### EXERCISE DIRECTIONS:
Repeat only the lines below from the one containing "Polisen populär bland Sveriges ungdomar" through the one containing "Richard Dawkins image", inclusive, exactly as written.

### DATA EXCERPTS:
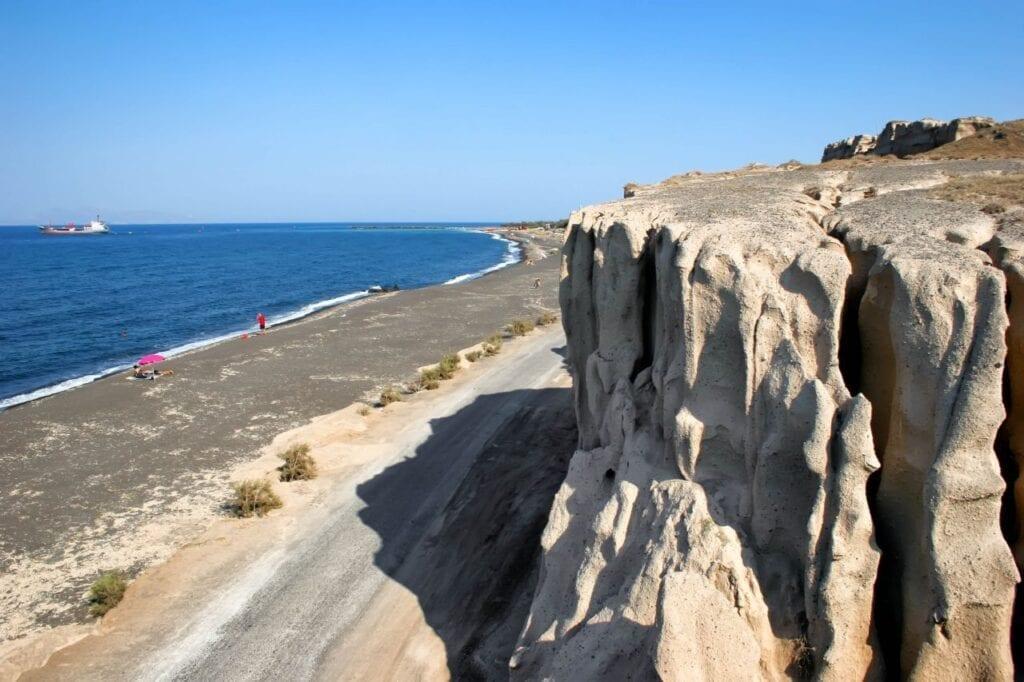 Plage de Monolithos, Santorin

...

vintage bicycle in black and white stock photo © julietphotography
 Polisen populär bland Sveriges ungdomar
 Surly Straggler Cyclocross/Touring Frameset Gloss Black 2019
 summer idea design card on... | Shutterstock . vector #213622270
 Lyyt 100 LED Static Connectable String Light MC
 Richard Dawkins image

### SOLUTION TO THE EXERCISE:
 Polisen populär bland Sveriges ungdomar
 Surly Straggler Cyclocross/Touring Frameset Gloss Black 2019
 summer idea design card on... | Shutterstock . vector #213622270
 Lyyt 100 LED Static Connectable String Light MC
 Richard Dawkins image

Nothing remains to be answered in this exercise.